I have been away for a while and I am missing parse. I was wondering if you know of any similar parsers in other languages like Python or R?
When most languages phrase this kind of functionality they do it under the name "parser combinators".
"Parsec" is one of the early ones in Haskell, and someone made a Python variant
Usage example:
If I'm not mistaken, Perl and Java have something not far off from Rebol's grammar-based parsing. Not likely as commonly used as regular expressions, however. I'd wager that Javascript has a library for parsing grammars too.

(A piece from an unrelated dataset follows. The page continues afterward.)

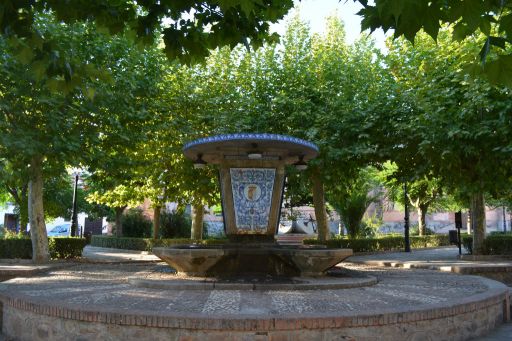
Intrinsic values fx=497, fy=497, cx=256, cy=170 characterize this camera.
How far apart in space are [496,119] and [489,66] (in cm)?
1409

Should probably mention clojure spec has combinators for validation rules and conform
as a not-so-well documented protocol for making productions based on those rules. There's some very simple productions for doing things like parsing argument lists and other sequential messages. You can get pretty fancy with it if you know what you're doing, but it probably could use some more inspiration from PARSE
.
I like Clojure on paper (and am incredibly tempted at times to add persistent vector, though I keep trying to think of it as "if you lived in a world where FP was what has always been, mutable state without having to name each alteration would be a Eureka moment").
But whenever I read Clojure, I always get to "that's some illegible stuff right there".

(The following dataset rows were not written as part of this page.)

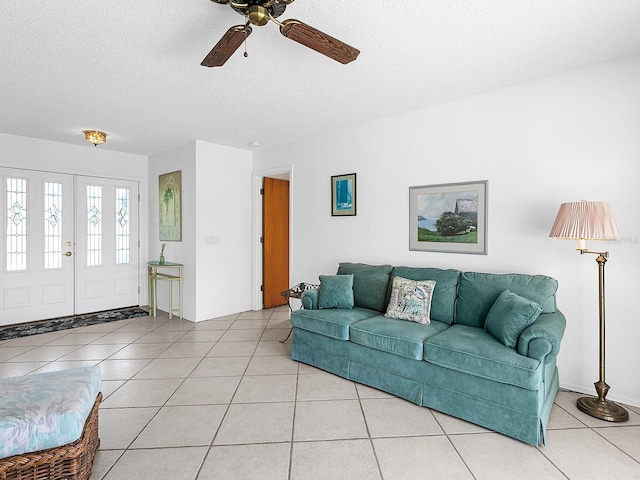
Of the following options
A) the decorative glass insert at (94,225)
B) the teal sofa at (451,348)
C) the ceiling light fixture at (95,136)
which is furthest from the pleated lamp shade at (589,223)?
the decorative glass insert at (94,225)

I know we develop our lenses that see past the illegibility and forgive it (I have that blindness with C++, I muck around with it and get to that point of "I can understand it so it must be coherent"... with that awareness I engineered Ren-C's debug build cast operators....whose only redeeming quality for most people is that you can build without that).
Anyway... what PARSE lacks in performance it makes up for in legibility. And maybe there is indeed something we could be giving back to such projects, if I made the time to offer feedback and contribute ideas.
Or given that I'm a burnout, perhaps that could be your job.